Der Roman ist überaus unterhaltsam und komisch, ebenso melancholisch wie optimistisch und die Autorin bietet immer wieder weise Anker über das Leben und das Älterwerden: „Je älter wir werden, desto mehr geht es um das, was wir verlieren können, weniger um das, was es zu gewinnen gibt.“

Wie wir alle, so sucht auch Jakob das Glück im Leben, glaubt es in der Vergangenheit zu sehen, die aber unwiederbringlich verloren ist und vergisst dabei, dass sie damals „vor allem ahnungslos gewesen [seien] und zudem jeden Abend betrunken. Ein Zustand, den man sehr leicht mit dem Glücklichsein verwechseln könnte.“

Valerie Fritsch, Zitronen

Valerie Frisch, österreichische Schriftstellerin und Photografin, Jahrgang 1989, ist mit ihrem im Februar 2024 erschienen Roman „Zitronen“ zu Recht für den österreichischen Buchpreis nominiert worden.
Auf etwa 180 Seiten erzählt sie sprach- und bildgewaltig das Schicksal des jungen August Drach, der zuerst von seinem Vater geschlagen wird und als dieser plötzlich verschwindet, offenbart sich die wahre Natur seiner Mutter. Sie mischt ihm Medikamente unters Essen, um ihn krank zu machen und anschließend durch seine Pflege Aufmerksamkeit und Bewunderung zu erhalten – ein Verhalten bekannt als Münchhausen-Stellvertreter-Syndrom.
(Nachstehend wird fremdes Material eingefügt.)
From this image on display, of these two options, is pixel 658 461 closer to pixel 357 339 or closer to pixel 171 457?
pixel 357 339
Hier liegen Gewalt und Zärtlichkeit stets so dicht beieinander, das die Lektüre manchmal nur schwer auszuhalten ist – aber es lohnt sich dran zu bleiben.
Umrahmt wird das triste Leben des August Drach von zahlreichen morbiden Auflistungen: da sind die Einzelschicksale im Dorf und das Verschwinden zahlreicher Menschen, inklusive kleiner Kinder, in der Pflege gequälte Senioren, brutal zugerichtete Leichen im Leichenschauhaus, Mörder und ihre Verbrechen in der Nachbarschaft und vieles mehr. Inhaltlich ist der Roman nur schwer zu verdauen, sprachlich jedoch ein grandioses, selten vorkommendes literarisches Großereignis.
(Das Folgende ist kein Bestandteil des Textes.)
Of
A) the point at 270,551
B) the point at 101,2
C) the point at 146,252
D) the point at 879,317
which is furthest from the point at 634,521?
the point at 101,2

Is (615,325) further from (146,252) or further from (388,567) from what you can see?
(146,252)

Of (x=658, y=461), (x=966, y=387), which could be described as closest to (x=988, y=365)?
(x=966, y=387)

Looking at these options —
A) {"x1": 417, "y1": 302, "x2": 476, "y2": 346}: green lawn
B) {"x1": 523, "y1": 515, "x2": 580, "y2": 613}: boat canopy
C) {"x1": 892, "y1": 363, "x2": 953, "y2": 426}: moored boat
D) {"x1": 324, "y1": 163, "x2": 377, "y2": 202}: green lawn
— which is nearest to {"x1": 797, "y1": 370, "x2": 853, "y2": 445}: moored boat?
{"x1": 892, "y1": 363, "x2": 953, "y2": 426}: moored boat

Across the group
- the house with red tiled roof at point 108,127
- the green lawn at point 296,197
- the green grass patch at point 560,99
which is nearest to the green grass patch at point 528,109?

Ein paar willkürliche Zitate aus den ersten zwanzig Seiten:

„August Drach schoss stets als Letzter, schnell und ohne mit der Wimper zu zucken, als wüsste er schon, dass einem das Leben das Abwarten verzieh, aber nie das Zögern.“

„Sie lebte ein anstrengendes Leben unter dem löchrigen Deckmantel eines unangestrengten Tagesablauf.“

„Sie liebte alles, was schön war, und fand manches schön, was anderen bloß wirr vorkam, weil es über das Paradies keine Einigkeit gab.“

„Der Vater rührte keinen Finger, aber erhob oft die Hand.“

„[…] er sagte nichts, nicht guten Morgen und nicht guten Abend, nicht bitte und nicht danke, das Haus vibrierte unter seiner Stummheit, das Schweigen wurde zum Faden, an dem hängend er sich in sich selbst verirrte und an dem er später zurückgehen musste, um aus dem Labyrinth seines Inneren herauszufinden.“

Sie spielt mit Gegensätzen, zeichnet ohne viele Adjektive überdeutliche Bilder, formuliert aphoristisch und man möchte sich hunderte ihrer Sätze merken, um diese bei nächster Gelegenheit zu zitieren.
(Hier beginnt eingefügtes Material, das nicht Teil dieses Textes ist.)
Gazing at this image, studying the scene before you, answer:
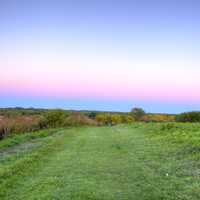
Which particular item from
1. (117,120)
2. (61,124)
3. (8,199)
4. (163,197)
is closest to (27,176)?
(8,199)

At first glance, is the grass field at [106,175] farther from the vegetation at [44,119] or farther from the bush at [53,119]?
the bush at [53,119]

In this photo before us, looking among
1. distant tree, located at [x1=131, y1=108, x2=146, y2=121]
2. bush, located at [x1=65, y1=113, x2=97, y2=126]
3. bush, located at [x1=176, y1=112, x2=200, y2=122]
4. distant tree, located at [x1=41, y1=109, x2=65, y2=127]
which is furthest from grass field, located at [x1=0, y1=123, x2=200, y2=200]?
distant tree, located at [x1=131, y1=108, x2=146, y2=121]

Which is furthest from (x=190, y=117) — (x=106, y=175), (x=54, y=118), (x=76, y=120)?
(x=106, y=175)

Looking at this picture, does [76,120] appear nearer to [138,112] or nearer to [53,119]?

Ein Mensch, der nie das Urvertrauen seiner Eltern kennengelernt hat, kann kein gelungenes Leben, keine gesunde Beziehung führen und so wird August Drach im zweiten Teil des Romans erwartungsgemäß in seiner ersten und einzigen Liebesbeziehung scheitern und der Roman auf ein krachendes Ende zusteuern. Mehr sei hier nicht verraten, nur die Mahnung: unbedingt lesen! Wer Valerie Fritsch nicht liest, übersieht eine wichtige deutschsprachige Gegenwartsautorin.